> [WORK TO COMPLETE] Please pick out and copy every line that contains the string "instances".

Data records:
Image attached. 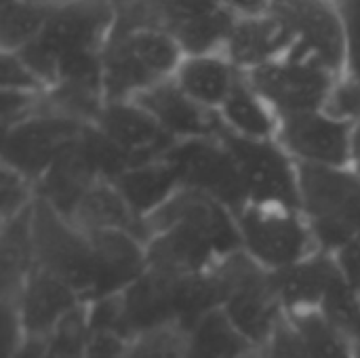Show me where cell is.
Wrapping results in <instances>:
<instances>
[{
    "label": "cell",
    "mask_w": 360,
    "mask_h": 358,
    "mask_svg": "<svg viewBox=\"0 0 360 358\" xmlns=\"http://www.w3.org/2000/svg\"><path fill=\"white\" fill-rule=\"evenodd\" d=\"M148 268L188 276L243 249L236 215L219 200L181 188L146 222Z\"/></svg>",
    "instance_id": "obj_1"
},
{
    "label": "cell",
    "mask_w": 360,
    "mask_h": 358,
    "mask_svg": "<svg viewBox=\"0 0 360 358\" xmlns=\"http://www.w3.org/2000/svg\"><path fill=\"white\" fill-rule=\"evenodd\" d=\"M177 40L158 27L114 30L103 53L105 101H129L175 76L184 61Z\"/></svg>",
    "instance_id": "obj_2"
},
{
    "label": "cell",
    "mask_w": 360,
    "mask_h": 358,
    "mask_svg": "<svg viewBox=\"0 0 360 358\" xmlns=\"http://www.w3.org/2000/svg\"><path fill=\"white\" fill-rule=\"evenodd\" d=\"M300 209L321 251L338 253L360 241V173L354 167L297 162Z\"/></svg>",
    "instance_id": "obj_3"
},
{
    "label": "cell",
    "mask_w": 360,
    "mask_h": 358,
    "mask_svg": "<svg viewBox=\"0 0 360 358\" xmlns=\"http://www.w3.org/2000/svg\"><path fill=\"white\" fill-rule=\"evenodd\" d=\"M114 25L116 8L112 0H68L51 11L42 34L17 53L51 89L57 63L70 55L103 53Z\"/></svg>",
    "instance_id": "obj_4"
},
{
    "label": "cell",
    "mask_w": 360,
    "mask_h": 358,
    "mask_svg": "<svg viewBox=\"0 0 360 358\" xmlns=\"http://www.w3.org/2000/svg\"><path fill=\"white\" fill-rule=\"evenodd\" d=\"M215 272L224 287V314L253 348L264 346L287 314L274 289L272 272L262 268L243 249L224 257Z\"/></svg>",
    "instance_id": "obj_5"
},
{
    "label": "cell",
    "mask_w": 360,
    "mask_h": 358,
    "mask_svg": "<svg viewBox=\"0 0 360 358\" xmlns=\"http://www.w3.org/2000/svg\"><path fill=\"white\" fill-rule=\"evenodd\" d=\"M243 251L268 272H281L321 251L300 209L249 203L236 213Z\"/></svg>",
    "instance_id": "obj_6"
},
{
    "label": "cell",
    "mask_w": 360,
    "mask_h": 358,
    "mask_svg": "<svg viewBox=\"0 0 360 358\" xmlns=\"http://www.w3.org/2000/svg\"><path fill=\"white\" fill-rule=\"evenodd\" d=\"M257 95L276 116L325 110L338 82L342 80L321 63L289 51L281 59L245 74Z\"/></svg>",
    "instance_id": "obj_7"
},
{
    "label": "cell",
    "mask_w": 360,
    "mask_h": 358,
    "mask_svg": "<svg viewBox=\"0 0 360 358\" xmlns=\"http://www.w3.org/2000/svg\"><path fill=\"white\" fill-rule=\"evenodd\" d=\"M32 241L36 268L68 283L86 304L93 285V253L84 230L44 200L32 207Z\"/></svg>",
    "instance_id": "obj_8"
},
{
    "label": "cell",
    "mask_w": 360,
    "mask_h": 358,
    "mask_svg": "<svg viewBox=\"0 0 360 358\" xmlns=\"http://www.w3.org/2000/svg\"><path fill=\"white\" fill-rule=\"evenodd\" d=\"M162 158L175 169L181 188L219 200L234 215L251 203L240 169L219 135L175 141Z\"/></svg>",
    "instance_id": "obj_9"
},
{
    "label": "cell",
    "mask_w": 360,
    "mask_h": 358,
    "mask_svg": "<svg viewBox=\"0 0 360 358\" xmlns=\"http://www.w3.org/2000/svg\"><path fill=\"white\" fill-rule=\"evenodd\" d=\"M219 139L234 156L251 203L300 209L297 162L276 139H249L226 127L221 129Z\"/></svg>",
    "instance_id": "obj_10"
},
{
    "label": "cell",
    "mask_w": 360,
    "mask_h": 358,
    "mask_svg": "<svg viewBox=\"0 0 360 358\" xmlns=\"http://www.w3.org/2000/svg\"><path fill=\"white\" fill-rule=\"evenodd\" d=\"M84 127L86 124L40 108L38 114L2 131V167L38 184L78 141Z\"/></svg>",
    "instance_id": "obj_11"
},
{
    "label": "cell",
    "mask_w": 360,
    "mask_h": 358,
    "mask_svg": "<svg viewBox=\"0 0 360 358\" xmlns=\"http://www.w3.org/2000/svg\"><path fill=\"white\" fill-rule=\"evenodd\" d=\"M354 122L333 116L327 110L289 114L278 118L276 141L302 165L350 167Z\"/></svg>",
    "instance_id": "obj_12"
},
{
    "label": "cell",
    "mask_w": 360,
    "mask_h": 358,
    "mask_svg": "<svg viewBox=\"0 0 360 358\" xmlns=\"http://www.w3.org/2000/svg\"><path fill=\"white\" fill-rule=\"evenodd\" d=\"M270 11L293 34L291 51L344 78V32L331 0H272Z\"/></svg>",
    "instance_id": "obj_13"
},
{
    "label": "cell",
    "mask_w": 360,
    "mask_h": 358,
    "mask_svg": "<svg viewBox=\"0 0 360 358\" xmlns=\"http://www.w3.org/2000/svg\"><path fill=\"white\" fill-rule=\"evenodd\" d=\"M93 253V285L89 302L120 295L148 270L146 243L122 230L89 232Z\"/></svg>",
    "instance_id": "obj_14"
},
{
    "label": "cell",
    "mask_w": 360,
    "mask_h": 358,
    "mask_svg": "<svg viewBox=\"0 0 360 358\" xmlns=\"http://www.w3.org/2000/svg\"><path fill=\"white\" fill-rule=\"evenodd\" d=\"M133 101L150 112L160 129L175 141L217 137L224 129L219 114L188 97L173 78L154 84L152 89L137 95Z\"/></svg>",
    "instance_id": "obj_15"
},
{
    "label": "cell",
    "mask_w": 360,
    "mask_h": 358,
    "mask_svg": "<svg viewBox=\"0 0 360 358\" xmlns=\"http://www.w3.org/2000/svg\"><path fill=\"white\" fill-rule=\"evenodd\" d=\"M122 152H127L133 165H143L162 158L175 143L160 124L137 101H108L95 122Z\"/></svg>",
    "instance_id": "obj_16"
},
{
    "label": "cell",
    "mask_w": 360,
    "mask_h": 358,
    "mask_svg": "<svg viewBox=\"0 0 360 358\" xmlns=\"http://www.w3.org/2000/svg\"><path fill=\"white\" fill-rule=\"evenodd\" d=\"M15 304L25 338L46 340L57 325L84 302L68 283L34 268Z\"/></svg>",
    "instance_id": "obj_17"
},
{
    "label": "cell",
    "mask_w": 360,
    "mask_h": 358,
    "mask_svg": "<svg viewBox=\"0 0 360 358\" xmlns=\"http://www.w3.org/2000/svg\"><path fill=\"white\" fill-rule=\"evenodd\" d=\"M293 42L295 40L289 27L272 11H268L236 17L224 53L243 74H247L287 55Z\"/></svg>",
    "instance_id": "obj_18"
},
{
    "label": "cell",
    "mask_w": 360,
    "mask_h": 358,
    "mask_svg": "<svg viewBox=\"0 0 360 358\" xmlns=\"http://www.w3.org/2000/svg\"><path fill=\"white\" fill-rule=\"evenodd\" d=\"M340 276L338 260L327 251H316L295 266L272 272L274 289L287 314L319 310L325 293Z\"/></svg>",
    "instance_id": "obj_19"
},
{
    "label": "cell",
    "mask_w": 360,
    "mask_h": 358,
    "mask_svg": "<svg viewBox=\"0 0 360 358\" xmlns=\"http://www.w3.org/2000/svg\"><path fill=\"white\" fill-rule=\"evenodd\" d=\"M179 276L148 268L124 293H120L124 323L131 338L175 323V283Z\"/></svg>",
    "instance_id": "obj_20"
},
{
    "label": "cell",
    "mask_w": 360,
    "mask_h": 358,
    "mask_svg": "<svg viewBox=\"0 0 360 358\" xmlns=\"http://www.w3.org/2000/svg\"><path fill=\"white\" fill-rule=\"evenodd\" d=\"M240 74L243 72L226 57V53L186 55L173 80L196 103L205 106L207 110L219 112Z\"/></svg>",
    "instance_id": "obj_21"
},
{
    "label": "cell",
    "mask_w": 360,
    "mask_h": 358,
    "mask_svg": "<svg viewBox=\"0 0 360 358\" xmlns=\"http://www.w3.org/2000/svg\"><path fill=\"white\" fill-rule=\"evenodd\" d=\"M70 222L86 234L99 230H122L139 236L143 243L148 238L146 224L133 213L114 181H95L80 198Z\"/></svg>",
    "instance_id": "obj_22"
},
{
    "label": "cell",
    "mask_w": 360,
    "mask_h": 358,
    "mask_svg": "<svg viewBox=\"0 0 360 358\" xmlns=\"http://www.w3.org/2000/svg\"><path fill=\"white\" fill-rule=\"evenodd\" d=\"M114 184L141 222H146L175 192L181 190V181L175 169L165 158L135 165L124 171Z\"/></svg>",
    "instance_id": "obj_23"
},
{
    "label": "cell",
    "mask_w": 360,
    "mask_h": 358,
    "mask_svg": "<svg viewBox=\"0 0 360 358\" xmlns=\"http://www.w3.org/2000/svg\"><path fill=\"white\" fill-rule=\"evenodd\" d=\"M99 181L89 162L78 150V141L40 177L36 184V198L51 205L63 217H72L84 192Z\"/></svg>",
    "instance_id": "obj_24"
},
{
    "label": "cell",
    "mask_w": 360,
    "mask_h": 358,
    "mask_svg": "<svg viewBox=\"0 0 360 358\" xmlns=\"http://www.w3.org/2000/svg\"><path fill=\"white\" fill-rule=\"evenodd\" d=\"M34 207V205H32ZM36 268L32 241V209L2 222L0 234V287L2 302L15 304L25 281Z\"/></svg>",
    "instance_id": "obj_25"
},
{
    "label": "cell",
    "mask_w": 360,
    "mask_h": 358,
    "mask_svg": "<svg viewBox=\"0 0 360 358\" xmlns=\"http://www.w3.org/2000/svg\"><path fill=\"white\" fill-rule=\"evenodd\" d=\"M224 127L240 137L249 139H276L278 116L240 74L232 93L219 108Z\"/></svg>",
    "instance_id": "obj_26"
},
{
    "label": "cell",
    "mask_w": 360,
    "mask_h": 358,
    "mask_svg": "<svg viewBox=\"0 0 360 358\" xmlns=\"http://www.w3.org/2000/svg\"><path fill=\"white\" fill-rule=\"evenodd\" d=\"M190 358H249L253 348L230 323L224 310H215L200 319L188 331Z\"/></svg>",
    "instance_id": "obj_27"
},
{
    "label": "cell",
    "mask_w": 360,
    "mask_h": 358,
    "mask_svg": "<svg viewBox=\"0 0 360 358\" xmlns=\"http://www.w3.org/2000/svg\"><path fill=\"white\" fill-rule=\"evenodd\" d=\"M53 8L25 0H0V51L17 53L32 44L42 34Z\"/></svg>",
    "instance_id": "obj_28"
},
{
    "label": "cell",
    "mask_w": 360,
    "mask_h": 358,
    "mask_svg": "<svg viewBox=\"0 0 360 358\" xmlns=\"http://www.w3.org/2000/svg\"><path fill=\"white\" fill-rule=\"evenodd\" d=\"M319 312L325 321L340 331L350 344L360 340V293L352 289L344 274L325 293Z\"/></svg>",
    "instance_id": "obj_29"
},
{
    "label": "cell",
    "mask_w": 360,
    "mask_h": 358,
    "mask_svg": "<svg viewBox=\"0 0 360 358\" xmlns=\"http://www.w3.org/2000/svg\"><path fill=\"white\" fill-rule=\"evenodd\" d=\"M289 317L304 333L312 358H354L352 344L340 331H335L319 310L289 314Z\"/></svg>",
    "instance_id": "obj_30"
},
{
    "label": "cell",
    "mask_w": 360,
    "mask_h": 358,
    "mask_svg": "<svg viewBox=\"0 0 360 358\" xmlns=\"http://www.w3.org/2000/svg\"><path fill=\"white\" fill-rule=\"evenodd\" d=\"M188 331L179 325H165L131 340L127 358H190Z\"/></svg>",
    "instance_id": "obj_31"
},
{
    "label": "cell",
    "mask_w": 360,
    "mask_h": 358,
    "mask_svg": "<svg viewBox=\"0 0 360 358\" xmlns=\"http://www.w3.org/2000/svg\"><path fill=\"white\" fill-rule=\"evenodd\" d=\"M89 340L86 304L68 314L44 340V358H84Z\"/></svg>",
    "instance_id": "obj_32"
},
{
    "label": "cell",
    "mask_w": 360,
    "mask_h": 358,
    "mask_svg": "<svg viewBox=\"0 0 360 358\" xmlns=\"http://www.w3.org/2000/svg\"><path fill=\"white\" fill-rule=\"evenodd\" d=\"M257 358H312V352L295 321L285 314L264 346L257 348Z\"/></svg>",
    "instance_id": "obj_33"
},
{
    "label": "cell",
    "mask_w": 360,
    "mask_h": 358,
    "mask_svg": "<svg viewBox=\"0 0 360 358\" xmlns=\"http://www.w3.org/2000/svg\"><path fill=\"white\" fill-rule=\"evenodd\" d=\"M36 203V184L23 177L21 173L2 167L0 171V209L2 222H8Z\"/></svg>",
    "instance_id": "obj_34"
},
{
    "label": "cell",
    "mask_w": 360,
    "mask_h": 358,
    "mask_svg": "<svg viewBox=\"0 0 360 358\" xmlns=\"http://www.w3.org/2000/svg\"><path fill=\"white\" fill-rule=\"evenodd\" d=\"M344 32V78L360 82V0H346L335 4Z\"/></svg>",
    "instance_id": "obj_35"
},
{
    "label": "cell",
    "mask_w": 360,
    "mask_h": 358,
    "mask_svg": "<svg viewBox=\"0 0 360 358\" xmlns=\"http://www.w3.org/2000/svg\"><path fill=\"white\" fill-rule=\"evenodd\" d=\"M0 84H2V91H23V93L46 91L44 82L21 59V55L6 53V51H0Z\"/></svg>",
    "instance_id": "obj_36"
},
{
    "label": "cell",
    "mask_w": 360,
    "mask_h": 358,
    "mask_svg": "<svg viewBox=\"0 0 360 358\" xmlns=\"http://www.w3.org/2000/svg\"><path fill=\"white\" fill-rule=\"evenodd\" d=\"M131 340L112 331H91L84 358H127Z\"/></svg>",
    "instance_id": "obj_37"
},
{
    "label": "cell",
    "mask_w": 360,
    "mask_h": 358,
    "mask_svg": "<svg viewBox=\"0 0 360 358\" xmlns=\"http://www.w3.org/2000/svg\"><path fill=\"white\" fill-rule=\"evenodd\" d=\"M333 255L338 260V266H340L346 283L360 293V241L344 247L342 251H338Z\"/></svg>",
    "instance_id": "obj_38"
},
{
    "label": "cell",
    "mask_w": 360,
    "mask_h": 358,
    "mask_svg": "<svg viewBox=\"0 0 360 358\" xmlns=\"http://www.w3.org/2000/svg\"><path fill=\"white\" fill-rule=\"evenodd\" d=\"M224 8L234 13L236 17H247V15H259L268 13L272 6V0H217Z\"/></svg>",
    "instance_id": "obj_39"
},
{
    "label": "cell",
    "mask_w": 360,
    "mask_h": 358,
    "mask_svg": "<svg viewBox=\"0 0 360 358\" xmlns=\"http://www.w3.org/2000/svg\"><path fill=\"white\" fill-rule=\"evenodd\" d=\"M8 358H44V340L27 338Z\"/></svg>",
    "instance_id": "obj_40"
},
{
    "label": "cell",
    "mask_w": 360,
    "mask_h": 358,
    "mask_svg": "<svg viewBox=\"0 0 360 358\" xmlns=\"http://www.w3.org/2000/svg\"><path fill=\"white\" fill-rule=\"evenodd\" d=\"M360 173V124L354 127V135H352V165Z\"/></svg>",
    "instance_id": "obj_41"
},
{
    "label": "cell",
    "mask_w": 360,
    "mask_h": 358,
    "mask_svg": "<svg viewBox=\"0 0 360 358\" xmlns=\"http://www.w3.org/2000/svg\"><path fill=\"white\" fill-rule=\"evenodd\" d=\"M25 2H34V4H42V6H59L68 0H25Z\"/></svg>",
    "instance_id": "obj_42"
},
{
    "label": "cell",
    "mask_w": 360,
    "mask_h": 358,
    "mask_svg": "<svg viewBox=\"0 0 360 358\" xmlns=\"http://www.w3.org/2000/svg\"><path fill=\"white\" fill-rule=\"evenodd\" d=\"M352 357L360 358V340H359V342H354V344H352Z\"/></svg>",
    "instance_id": "obj_43"
},
{
    "label": "cell",
    "mask_w": 360,
    "mask_h": 358,
    "mask_svg": "<svg viewBox=\"0 0 360 358\" xmlns=\"http://www.w3.org/2000/svg\"><path fill=\"white\" fill-rule=\"evenodd\" d=\"M333 4H340V2H346V0H331Z\"/></svg>",
    "instance_id": "obj_44"
},
{
    "label": "cell",
    "mask_w": 360,
    "mask_h": 358,
    "mask_svg": "<svg viewBox=\"0 0 360 358\" xmlns=\"http://www.w3.org/2000/svg\"><path fill=\"white\" fill-rule=\"evenodd\" d=\"M249 358H257V350H255V352H253V354H251Z\"/></svg>",
    "instance_id": "obj_45"
}]
</instances>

> [EXPECTED ANSWER]
Wrapping results in <instances>:
<instances>
</instances>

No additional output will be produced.